▸ **Data below**:
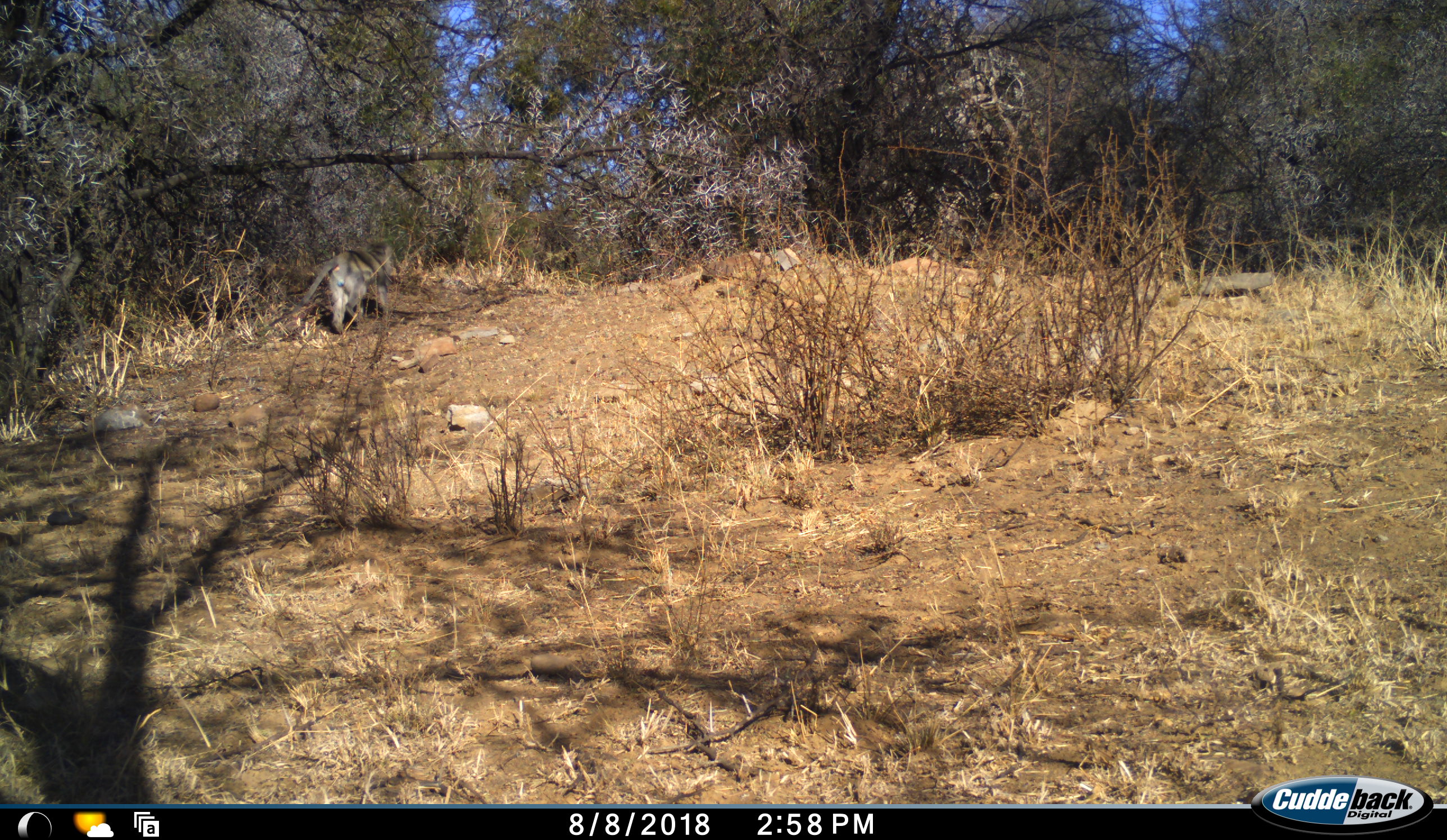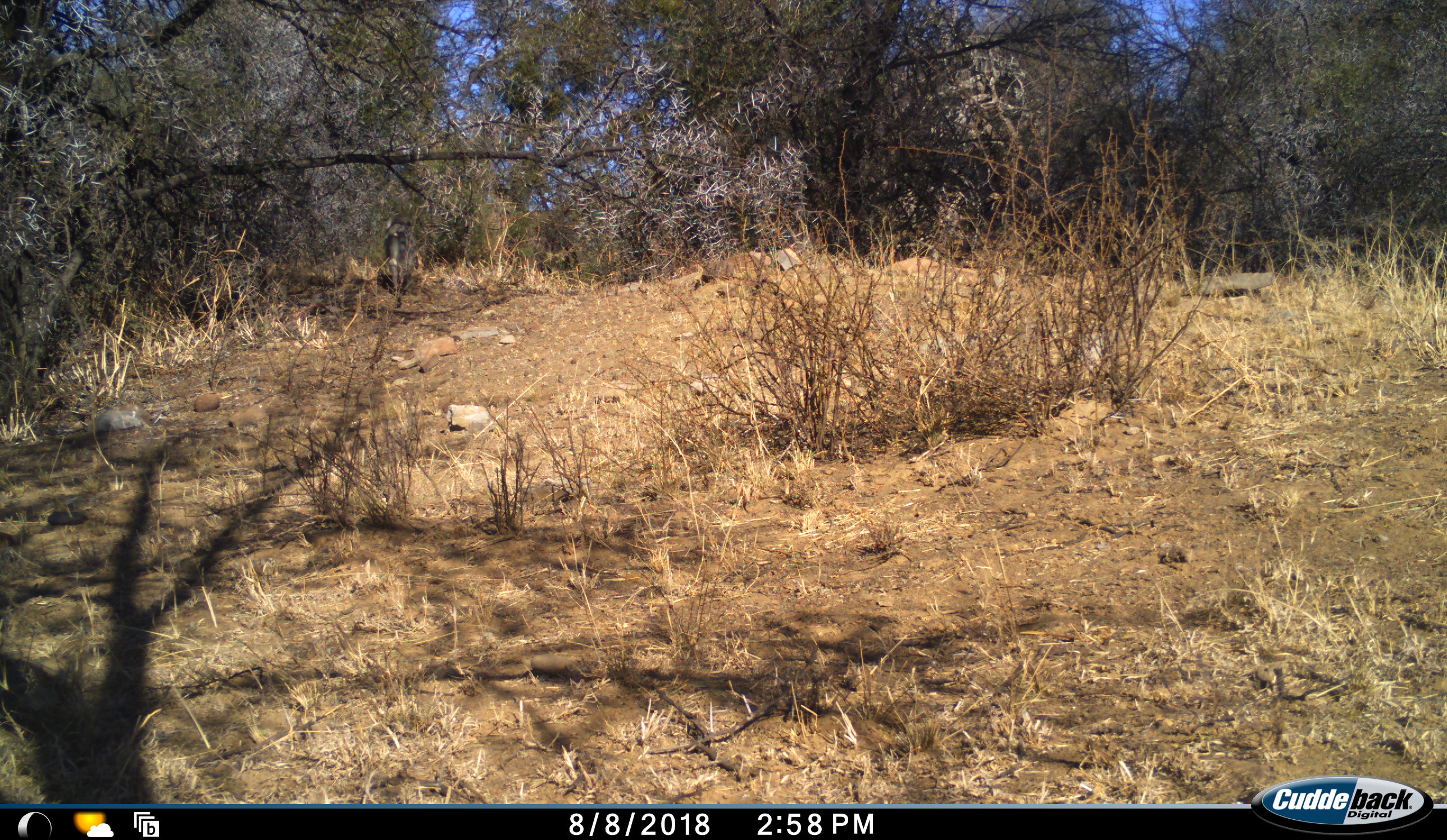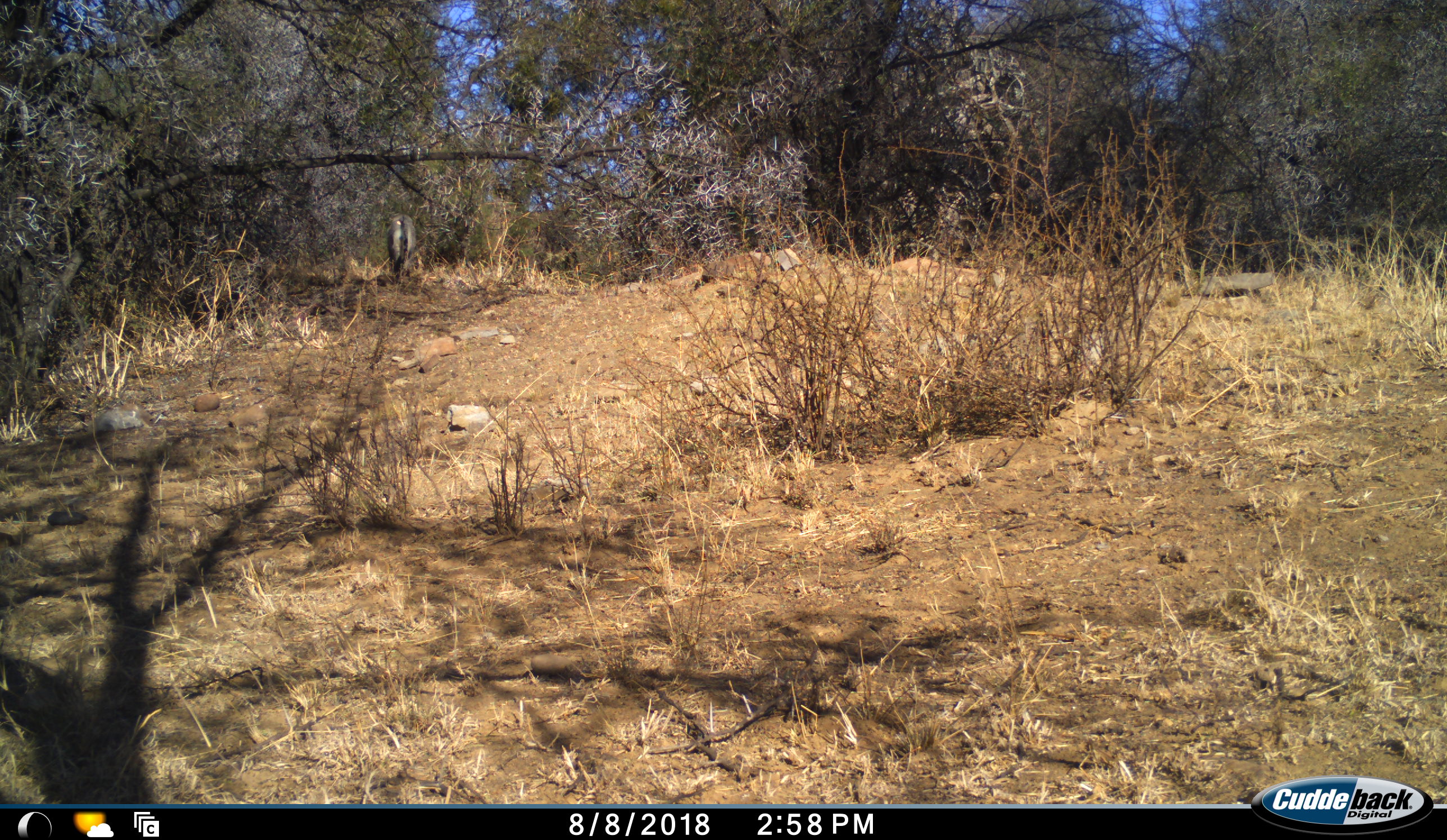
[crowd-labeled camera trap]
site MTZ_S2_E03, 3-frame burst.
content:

▸ **Instructions to follow**: Omit the pictures and print the listing exactly.

▸ **Response below**:
[crowd-labeled camera trap]
site MTZ_S2_E03, 3-frame burst.
content:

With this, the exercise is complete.